Renal failure associated acidosis is called uremic acidosis and results in a high anion gap (normochloremic acidosis) caused by the accumulation of sulfate, phosphate, and organic anions. However, the accumulation of these anions does not contribute to acidosis. Metabolic acidosis persist even with anion removal through dialysis. Reduction in renal acid excretion and accumulation of uremic anions equally contribute to reduced renal function; however, these events are not causally related to each other [40]. It is also described by physicochemical approach which explains that uremic compounds are responsible for elevated SIG. Uric acid is a water-soluble low-molecular weight solute and potent uremic toxin significantly elevated when SIG is high [41].

Hyperchloremic Acidosis among Critically Ill Patients Hyperchloremic acidosis is diagnosed through exclusion (i.e., metabolic acidosis caused by factors other than lactate or unmeasured anions). Hyperchloremic acidosis and SIG acidosis are common in renal failure [8]. Such acidosis cases have a rather elevated absolute chloride value. In critically ill patients, a large volume of saline infusion during resuscitation from shock causes metabolic acidosis by increasing the plasma chloride concentration relative to the plasma sodium concentration. This results in reduced plasma SID values and subsequently increases free H+ ions to maintain electrical neutrality because SID is the difference between positively and negatively charged electrolytes [42-45]. These mechanisms are better explained by physiochemical approach than traditional approach.

> _Supplied data_:

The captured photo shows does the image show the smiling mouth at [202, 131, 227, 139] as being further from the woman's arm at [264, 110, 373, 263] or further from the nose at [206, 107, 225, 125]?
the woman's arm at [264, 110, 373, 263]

> _Work request A_:
According to the acidosis passage, what causes metabolic acidosis in critically ill patients during resuscitation from shock?
> _Work request B_:
Repeat the acidosis passage word for word, from "Hyperchloremic Acidosis among" to "than traditional approach.".

> _Solution A_:
A large volume of saline infusion causes it by raising the plasma chloride concentration relative to the plasma sodium concentration.

> _Solution B_:
Hyperchloremic Acidosis among Critically Ill Patients Hyperchloremic acidosis is diagnosed through exclusion (i.e., metabolic acidosis caused by factors other than lactate or unmeasured anions). Hyperchloremic acidosis and SIG acidosis are common in renal failure [8]. Such acidosis cases have a rather elevated absolute chloride value. In critically ill patients, a large volume of saline infusion during resuscitation from shock causes metabolic acidosis by increasing the plasma chloride concentration relative to the plasma sodium concentration. This results in reduced plasma SID values and subsequently increases free H+ ions to maintain electrical neutrality because SID is the difference between positively and negatively charged electrolytes [42-45]. These mechanisms are better explained by physiochemical approach than traditional approach.